Padahal Angga memang salah satu alasanku untuk berubah, tapi aku tidak yakin kalau aku berubah apakah Angga akan melirikku, karena hubungannya dengan Dea sangat erat.

"Aku menumpang mandi ya, badanku gerah," ucapnya.

"Iya, kamu mau pinjam bajuku, tapi bajuku ukurannya besar semua," ucapku.

"Tidak usah, nanti Sopirku akan membawakan bajuku kok," ucapnya.

"Baiklah kalau begitu,"

Badanku juga sama sudah gerah, selesai Dea mandi giliranku yang mandi. setelah aku selesai Sopir Dea belum juga datang, mungkin jalannya macet.

"Sopir kamu belum datang?" tanyaku.

"Belum, mungkin sebentar lagi," jawabnya.

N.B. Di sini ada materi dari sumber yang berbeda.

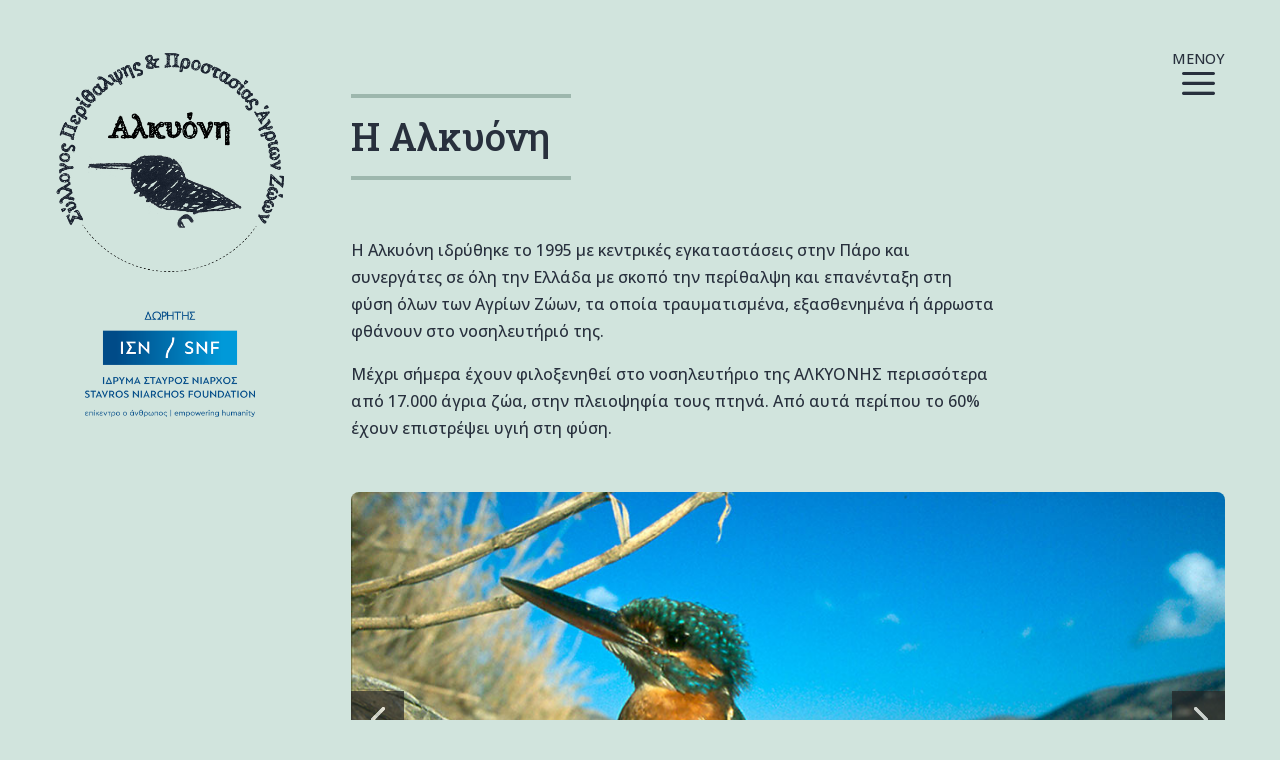

--- FILE ---
content_type: text/css
request_url: https://alkioni.org/wp-content/themes/Divi-child/style.css?ver=4.27.4
body_size: 1641
content:

/*
 Theme Name:     Divi Child Theme
 Theme URI:      https://alkioni.org
 Description:    Divi Child Theme
 Author:         Elegant Themes
 Author URI:     https://www.elegantthemes.com
 Template:       Divi
 Version:        1.0.0
*/
  


header, footer, #main-header {
	display: none !important;
}
.et_pb_section.et_pb_section_0_tb_body.et_section_specialty,
.et_pb_post_content .et_builder_inner_content > .et_pb_section_0 {
	background-color: transparent !important;
}
.et_pb_section.et_pb_section_0_tb_body.et_section_specialty > .et_pb_row,
.et_pb_post_content .et_builder_inner_content > .et_pb_section_0 > .et_pb_row {
	width: 100%;
}


/*-----------------    TYPO    -------------------------------- */

h1, h2, h3, h4, h5, h6 {
	line-height: 1.3;
	font-weight: 400;
}
h1 {
	font-weight: 500;
	font-size: 38px;
	line-height: 1.2;
	margin-bottom: 64px;
}
h1:before, h1:after {
	content: "";
	display: block;
	height: 4px;
	width: 34%;
	background: #9db7ad;
	left: 0;
	top: -16px;
	position: relative;
}
h1:after {
	top: auto;
	bottom: -17px;
}
h3 {
	margin-top: 20px;
}
blockquote {
	margin: 40px 0 45px 0;
	border-left: none;
	padding-left: 100px;
	font-size: 200%;
	line-height: 1.3;
	letter-spacing: -0.6px;
	color: #8ea69d;
}
blockquote:before {
	content: "\7b";
	display: block;
	font-size: 4em;
	font-family: ETmodules;
	opacity: 0.5;
	position: absolute;
	left: -20px;
	line-height: 0.5;
}
@media all and (max-width: 530px) {
	blockquote:before {
		position: relative;
		line-height: 0.8;
		margin-top: -20px;
	}
	blockquote {
		padding-left: 0px;
	}
}

/*-----------------    MENU    -------------------------------- */

.menu-button .et_pb_divimenus_flex {
	position: absolute;
	z-index: 100;
	right: 0px;
	top: 12px;
}
.menu-button .et_pb_divimenus_flex:before {
	content: "ΜΕΝΟΥ";
	position: absolute;
	text-align: center;
	width: 100%;
	top: -14px;
	font-size: 90%;
}
.menu-button .dd-menu-item-content.et-pb-icon {
	color: #28303d !important;
    font-size: 52px !important;
    background-color: transparent;
	padding: 0;
}
.menu-button .dd-menu-item-content.et-pb-icon.dd-item-open {
	color: #d2d2d2 !important
}
.nav-area {
	display: block;
	position: absolute;
	z-index: 12;
	background-color: rgba(38, 43, 51, 0.97) !important;
	width: calc(100% + 15px);
	height: 100vh;
	padding: 80px 75px 120px 75px;
}
.nav-area .et_pb_text_inner,
.nav-area nav > ul {
	display: flex;
	flex-direction: column;
	align-items: flex-start;
}
.nav-area p,
.nav-area nav > ul > li a {
	color: white;
	/* font-size: 130%; */
	font-size: 140%;
	line-height: 1.3;
	opacity: 0.84;
	margin-bottom: 10px;
}
.nav-area p a {
	color: white;
	opacity: 0.9;
}
@media all and (max-width: 981px) {
	.et_pb_menu .et_pb_menu__menu {
		display: flex;
	}
	.et_pb_menu .et_mobile_nav_menu {
		display: none;
	}
	.menu-button .et_pb_divimenus_flex {
		top: -200px;
	}
	.nav-area {
		top: -240px;
	}
}
@media all and (max-width: 480px) {
	.menu-button .et_pb_divimenus_flex {
		top: -210px;
		right: -15px;
	}
	.nav-area {
		top: -270px;
		padding: 70px 20px;
	}
	.nav-area p {
		font-size: 130%;
	}
}

/*-----------------    LAYOUT    -------------------------------- */

#page-container {
	position: relative;
	max-width: 1300px;
	margin: 0 auto; 
	padding: 0 55px 0 50px;
}
.et_pb_section_0_tb_body.et_section_specialty {
	padding: 50px 0 1% 0;
}
#left-col {
	position: fixed;
	width: 260px;
	padding-top: 0;
	z-index: 13;
}
#left-col .et_pb_image img {
	max-height: 250px;
	width: auto;
}
#main-col {
	width: 100%;
	padding-left: 360px;
	padding-top: 0;
	z-index: 20;
}
#main-col > .et_pb_row_inner_0_tb_body {
	padding-top: 0;
}
#main-col .et_pb_post_content .et_pb_section_0 {
	padding-top: 37px;
}
.et_pb_row_inner_1_tb_body {
	padding-top: 0 !important;
}

@media all and (max-width: 1351px) {
	#left-col {
		width: 240px;
	}
	#main-col {
		padding-left: calc(250px + 4vw);
	}

}
@media all and (max-width: 981px) {
	#page-container {
		padding: 0 9vw;
	}
	#left-col {
		width: 100%;
		position: relative;
		margin-bottom: -30px;
	}
	#main-col {
		padding-left: 0;
	}
	.et_pb_column {
		margin-bottom: 0;
	}
	.et_pb_column .et_pb_module {
		margin-bottom: 30px !important;
	}
}
@media all and (max-width: 640px) {
	.et_pb_column {
		width: 100% !important;
	}
}

.et_pb_section {
    background-color: transparent;
}
.et_pb_row {
    width: 100%;
    max-width: 100%;
    margin: 0;
}
@media only screen and (min-width: 1350px) {
	.et_pb_row {
		padding: 14px 0;
	}
}
.et_pb_gutters3 .et_pb_column_1_4, 
.et_pb_gutters3.et_pb_row .et_pb_column_1_4 {  /** 1_5 actually ***/
    width: 21%;
}
.et_pb_gutters3 .et_pb_column_3_4, 
.et_pb_gutters3.et_pb_row .et_pb_column_3_4 {  /** 4_5 actually ***/
    width: 74%;
}
.et_pb_gutters3 .et_pb_column, .et_pb_gutters3.et_pb_row .et_pb_column {
    margin-right: 5%;
}
.footer {
	color: #849d94;
	border-top: 1px solid #9db7ad;
	margin-top: 20px;
	padding-top: 1.6em;
}

/*-----------------    DIVI GEAR CAROUSEL + DIVI GALLERY    -------------------------------- */

.dica-container .swiper-buttton-container {
    opacity: 0.7;
}

@media all and (min-width: 981px) {
	.et_pb_gallery.et_pb_gallery_grid {
		margin-bottom: -40px !important;
	}
}
@media all and (min-width: 768px) and (max-width: 981px) {
	.et_pb_column.et_pb_column_3_4 > .et_pb_row_inner.et_pb_gutters3 > .et_pb_column_4_4 .et_pb_grid_item, 
	.et_pb_gutters3 .et_pb_column_3_4 > .et_pb_row_inner > .et_pb_column_4_4 .et_pb_grid_item {
		width: 33.3%;
		margin-right: 0;
		margin-bottom: 0;
	}
}
@media all and (min-width: 981px) and (max-width: 1100px) {
	.et_pb_column.et_pb_column_3_4 > .et_pb_row_inner.et_pb_gutters3 > .et_pb_column_4_4 .et_pb_grid_item, 
	.et_pb_gutters3 .et_pb_column_3_4 > .et_pb_row_inner > .et_pb_column_4_4 .et_pb_grid_item {
		width: 49.8%;
		margin-right: 0;
		margin-bottom: 0;
	}
}
.mfp-gallery .mfp-title {
	display: none;
}
.et_pb_gallery.et_pb_slider {
	border-radius: 8px 8px 8px 8px;
}
.et_pb_gallery .et-pb-arrow-prev, .et_pb_gallery .et-pb-arrow-next {
	background-color: #242424 !important;
	color: white !important;
	opacity: 0.7;
	font-size: 53px;
	width:53px;
	height: 53px;
}
.et_pb_gallery .et-pb-arrow-prev, .et_pb_slider:hover .et-pb-arrow-prev {
	opacity: 0.7;
	left: 0;
}
.et_pb_gallery .et-pb-arrow-next, .et_pb_slider:hover .et-pb-arrow-next {
	opacity: 0.7;
	right: 0;
}
.et_pb_gallery.et_pb_slider .et_pb_gallery_item {
	animation-name: fadeLeft !important;
}



/*-----------------    CONTACT FORM    -------------------------------- */

.et_pb_contact_main_title {
	max-width: 610px;
}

Beberapa menit kemudian Sopirnya datang, aku membantu Dea untuk membawakan bajunya ke Pak Sopir. Selesai berpakaian Dea pulang, dia tidak pamit dulu ke Mamah, karena takut mengganggu istirahat Mamah. Setelah Dea pulang radanya sepi, Mamah juga belum bangun, "Ah aku menonton TV saja," ucapku sambil menyalakan TV. Ponselku berbunyi ternyata ada sebuah pesan, ternyata itu Angga, aku menyimpan nomornya saat dia membantuku mencarikan tasku. Dn ternyata dia juga menyimpan nomorku, entah kenapa hatiku rasanya sangat senang.

[Apakah kamu bersama Dea?] isi pesan Angga.

[Dea sudah pulang barusan,] balaku.

[Baiklah terima kasih,] balasnya.

[Iya sama-sama,] balasku.

Sekhawatir itu Angga kepada Dea sampai-sampai dia mengirim pesan kepadaku untuk menanyakan Dea, ternyata Angga benar-benar mencintai Dea. Apa aku masih bisa mengambil hati Angga, tapi bagaimana caranya, kalaupun aku menjadi cantik tidak menjamin Angga akan berpaling kepadaku. Seketika itu aku tidak bersemangat, bahkan menonton acara kesukaanku pun aku tidak semangat. Aku memilih untuk masuk ke kamar, dan merebahkan badanku sebentar untuk menjernihkan pikiranku. Tapi tidak terasa aku tertidur, namun aku terbangun oleh suara klakson mobil, "Siapa itu." Aku kaget dan melihat dari jendela. Ternyata itu Om David, dan Mamah keluar menemuinya dengan pakaian yang sudah rapi, sepertinya mereka akan pergi bersama lagi, tapi kenapa Mamah tidak memberitahuku.